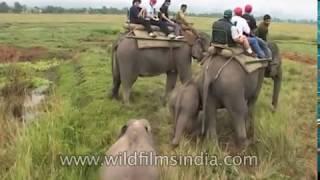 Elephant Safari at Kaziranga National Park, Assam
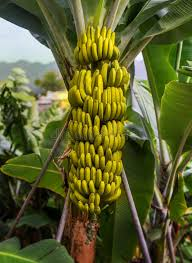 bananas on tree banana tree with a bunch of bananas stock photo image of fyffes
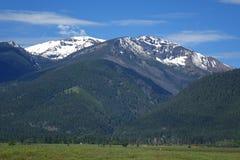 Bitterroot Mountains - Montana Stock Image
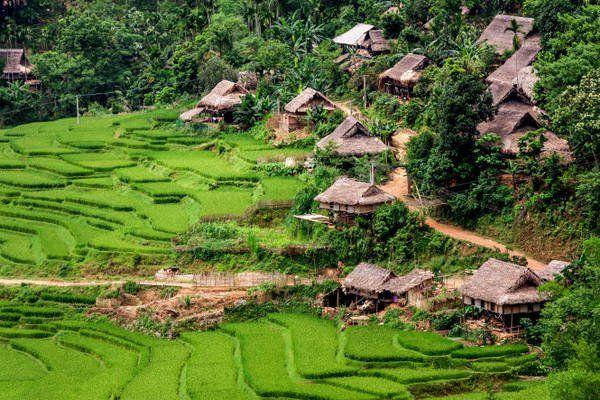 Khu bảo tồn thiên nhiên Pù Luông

...

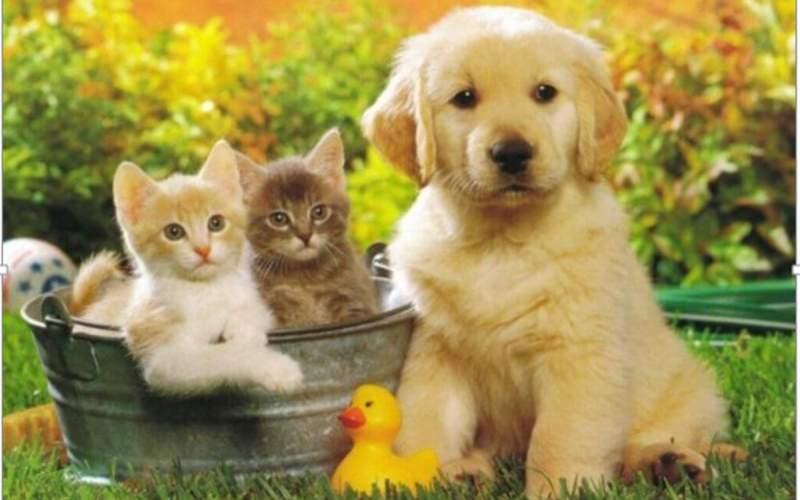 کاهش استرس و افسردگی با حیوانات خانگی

...

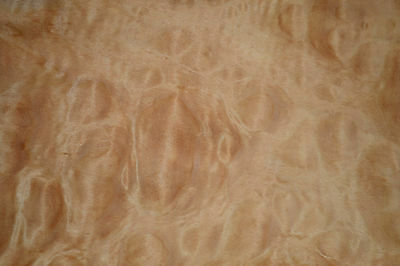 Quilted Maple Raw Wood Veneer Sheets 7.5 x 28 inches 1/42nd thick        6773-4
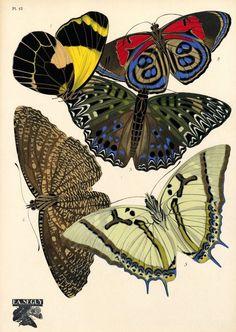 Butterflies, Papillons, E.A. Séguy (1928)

Assigned task: The expected output is the lines above from the one containing "Bitterroot Mountains - Montana Stock Image" to the one containing "Khu bảo tồn thiên nhiên Pù Luông", both ends included, reproduced exactly with every picture left out.

Result:
 Bitterroot Mountains - Montana Stock Image
 Khu bảo tồn thiên nhiên Pù Luông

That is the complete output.